STRASBOURG, France Oct 21 A draft motion to be adopted by the European Parliament puts the blame for the worst financial crisis in 80 years on the U.S. Federal Reserve, deficient supervision and poor quality credit ratings.
The European Union assembly has joint say with EU states in financial regulation, and lawmakers feel the crisis has given them a golden opportunity to overturn what many of them see as a light-touch regime for market institutions.
The origins of the crisis are in "years of too expansionist monetary policy by the U.S. Federal Reserve, lack of transparency in financial markets, excessive leverage of financial institutions, deficient supervision of financial markets and bad quality of ratings", the motion says.
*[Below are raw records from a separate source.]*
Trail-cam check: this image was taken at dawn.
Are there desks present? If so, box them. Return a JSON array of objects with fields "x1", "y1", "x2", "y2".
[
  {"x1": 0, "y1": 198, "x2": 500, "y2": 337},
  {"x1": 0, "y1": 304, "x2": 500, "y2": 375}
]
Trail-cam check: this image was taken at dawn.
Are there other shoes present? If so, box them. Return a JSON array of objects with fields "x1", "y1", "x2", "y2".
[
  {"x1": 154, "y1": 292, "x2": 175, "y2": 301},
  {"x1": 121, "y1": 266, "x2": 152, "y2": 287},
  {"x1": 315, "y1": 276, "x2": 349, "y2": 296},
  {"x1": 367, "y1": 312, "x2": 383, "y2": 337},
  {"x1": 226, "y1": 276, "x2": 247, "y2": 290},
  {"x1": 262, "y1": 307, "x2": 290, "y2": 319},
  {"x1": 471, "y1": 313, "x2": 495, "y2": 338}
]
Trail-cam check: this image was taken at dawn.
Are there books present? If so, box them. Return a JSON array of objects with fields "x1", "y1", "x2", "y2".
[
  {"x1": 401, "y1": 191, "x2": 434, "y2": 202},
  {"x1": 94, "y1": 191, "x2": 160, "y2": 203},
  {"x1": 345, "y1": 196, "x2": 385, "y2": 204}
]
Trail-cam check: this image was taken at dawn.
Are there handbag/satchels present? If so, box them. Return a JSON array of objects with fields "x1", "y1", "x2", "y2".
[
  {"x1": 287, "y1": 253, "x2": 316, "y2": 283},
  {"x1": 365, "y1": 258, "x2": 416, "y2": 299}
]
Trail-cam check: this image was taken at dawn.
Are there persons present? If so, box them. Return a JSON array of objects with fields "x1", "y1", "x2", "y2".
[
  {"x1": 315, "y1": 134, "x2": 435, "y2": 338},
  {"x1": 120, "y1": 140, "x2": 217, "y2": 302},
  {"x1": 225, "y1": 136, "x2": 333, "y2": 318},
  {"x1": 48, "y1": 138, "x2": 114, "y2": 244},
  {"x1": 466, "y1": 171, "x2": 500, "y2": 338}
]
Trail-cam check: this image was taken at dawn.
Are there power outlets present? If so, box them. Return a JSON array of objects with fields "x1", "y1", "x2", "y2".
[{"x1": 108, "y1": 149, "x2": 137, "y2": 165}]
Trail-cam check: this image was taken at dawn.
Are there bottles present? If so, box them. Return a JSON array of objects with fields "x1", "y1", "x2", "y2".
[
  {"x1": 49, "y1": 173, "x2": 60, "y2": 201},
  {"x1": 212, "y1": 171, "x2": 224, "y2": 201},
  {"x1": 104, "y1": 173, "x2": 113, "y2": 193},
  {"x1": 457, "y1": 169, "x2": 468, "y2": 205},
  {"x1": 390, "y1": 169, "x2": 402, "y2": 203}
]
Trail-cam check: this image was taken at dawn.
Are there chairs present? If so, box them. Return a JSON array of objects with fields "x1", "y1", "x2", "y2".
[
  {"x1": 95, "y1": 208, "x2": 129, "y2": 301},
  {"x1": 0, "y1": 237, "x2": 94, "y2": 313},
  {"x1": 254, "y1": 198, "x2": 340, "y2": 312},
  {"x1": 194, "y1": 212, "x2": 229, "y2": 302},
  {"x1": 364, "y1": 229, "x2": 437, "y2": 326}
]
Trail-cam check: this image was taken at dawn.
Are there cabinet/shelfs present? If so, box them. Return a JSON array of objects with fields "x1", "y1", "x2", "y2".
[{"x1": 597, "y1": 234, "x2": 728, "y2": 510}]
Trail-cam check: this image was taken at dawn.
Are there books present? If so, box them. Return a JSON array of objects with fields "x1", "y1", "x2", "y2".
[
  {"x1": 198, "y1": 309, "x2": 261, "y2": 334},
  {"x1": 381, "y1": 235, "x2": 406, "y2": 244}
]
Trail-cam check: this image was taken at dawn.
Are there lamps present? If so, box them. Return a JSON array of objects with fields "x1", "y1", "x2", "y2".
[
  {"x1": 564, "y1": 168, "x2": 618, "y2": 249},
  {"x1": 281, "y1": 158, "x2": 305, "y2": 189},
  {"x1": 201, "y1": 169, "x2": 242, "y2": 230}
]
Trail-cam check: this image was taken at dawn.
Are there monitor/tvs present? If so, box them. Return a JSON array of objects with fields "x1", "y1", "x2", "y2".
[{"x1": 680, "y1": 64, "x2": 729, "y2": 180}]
Parliament is examining and adopting the executive's draft rules on bank capital requirements, insurers, mark-to-market accounting rule changes, and soon on registration of credit rating agencies and executive pay.
The motion has broad cross-party backing and signals the assembly will be taking a hard line on the measures. On Monday evening, lawmakers called for tougher safeguards on securitisation than the Commission has proposed.
The motion says the Commission should also present proposals on hedge funds, private equity, winding up rules for companies and clearing of over-the-counter markets.
The European Commission has sole right of initiative in EU rulemaking.
"The hedge funds and private equity now try to tell the story they have nothing to do with the financial crisis," former Danish prime minister Poul Nyrup Rasmussen of parliament's socialist bloc told a debate.
"Please promise me all actors have to be regulated, otherwise we are not learning from our experience," Rasmussen said.
Lawmakers have found a kindred spirit in French President Nicolas Sarkozy, whose country holds the rotating EU presidency.
"No financial institutions should be able to work without being covered by financial regulations," Sarkozy told parliament on Tuesday.
European Commission President Jose Manuel Barroso told parliament that no area of the financial market would be left out of the executive's review of EU financial rules.
Barroso is widely seen as now having taken charge of the financial regulation dossier from internal market commissioner, Charlie McCreevy, lawmakers said.